## Exercise prompt:
When you reach the entries, transcribe each one exactly.

## Recorded data:

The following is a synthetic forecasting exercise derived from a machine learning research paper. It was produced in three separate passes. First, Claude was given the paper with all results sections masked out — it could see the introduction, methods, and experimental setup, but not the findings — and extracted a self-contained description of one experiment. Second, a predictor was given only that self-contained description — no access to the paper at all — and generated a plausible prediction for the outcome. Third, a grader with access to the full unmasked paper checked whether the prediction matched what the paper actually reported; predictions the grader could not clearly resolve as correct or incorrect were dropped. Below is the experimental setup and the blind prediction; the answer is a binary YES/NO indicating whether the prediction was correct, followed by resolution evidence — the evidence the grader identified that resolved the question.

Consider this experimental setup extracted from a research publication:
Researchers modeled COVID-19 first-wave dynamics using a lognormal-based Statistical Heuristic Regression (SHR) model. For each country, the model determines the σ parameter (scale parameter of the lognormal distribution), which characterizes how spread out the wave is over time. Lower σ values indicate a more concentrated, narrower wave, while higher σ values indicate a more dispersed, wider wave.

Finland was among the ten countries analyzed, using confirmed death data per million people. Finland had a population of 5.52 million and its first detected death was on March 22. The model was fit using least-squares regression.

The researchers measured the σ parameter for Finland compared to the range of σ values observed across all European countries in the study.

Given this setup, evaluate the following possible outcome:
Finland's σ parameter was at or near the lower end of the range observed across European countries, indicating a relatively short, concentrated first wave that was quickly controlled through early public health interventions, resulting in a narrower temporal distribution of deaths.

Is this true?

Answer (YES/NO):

## Expected answer:
The following is a synthetic forecasting exercise derived from a machine learning research paper. It was produced in three separate passes. First, Claude was given the paper with all results sections masked out — it could see the introduction, methods, and experimental setup, but not the findings — and extracted a self-contained description of one experiment. Second, a predictor was given only that self-contained description — no access to the paper at all — and generated a plausible prediction for the outcome. Third, a grader with access to the full unmasked paper checked whether the prediction matched what the paper actually reported; predictions the grader could not clearly resolve as correct or incorrect were dropped. Below is the experimental setup and the blind prediction; the answer is a binary YES/NO indicating whether the prediction was correct, followed by resolution evidence — the evidence the grader identified that resolved the question.

Consider this experimental setup extracted from a research publication:
Researchers modeled COVID-19 first-wave dynamics using a lognormal-based Statistical Heuristic Regression (SHR) model. For each country, the model determines the σ parameter (scale parameter of the lognormal distribution), which characterizes how spread out the wave is over time. Lower σ values indicate a more concentrated, narrower wave, while higher σ values indicate a more dispersed, wider wave.

Finland was among the ten countries analyzed, using confirmed death data per million people. Finland had a population of 5.52 million and its first detected death was on March 22. The model was fit using least-squares regression.

The researchers measured the σ parameter for Finland compared to the range of σ values observed across all European countries in the study.

Given this setup, evaluate the following possible outcome:
Finland's σ parameter was at or near the lower end of the range observed across European countries, indicating a relatively short, concentrated first wave that was quickly controlled through early public health interventions, resulting in a narrower temporal distribution of deaths.

Is this true?

Answer (YES/NO):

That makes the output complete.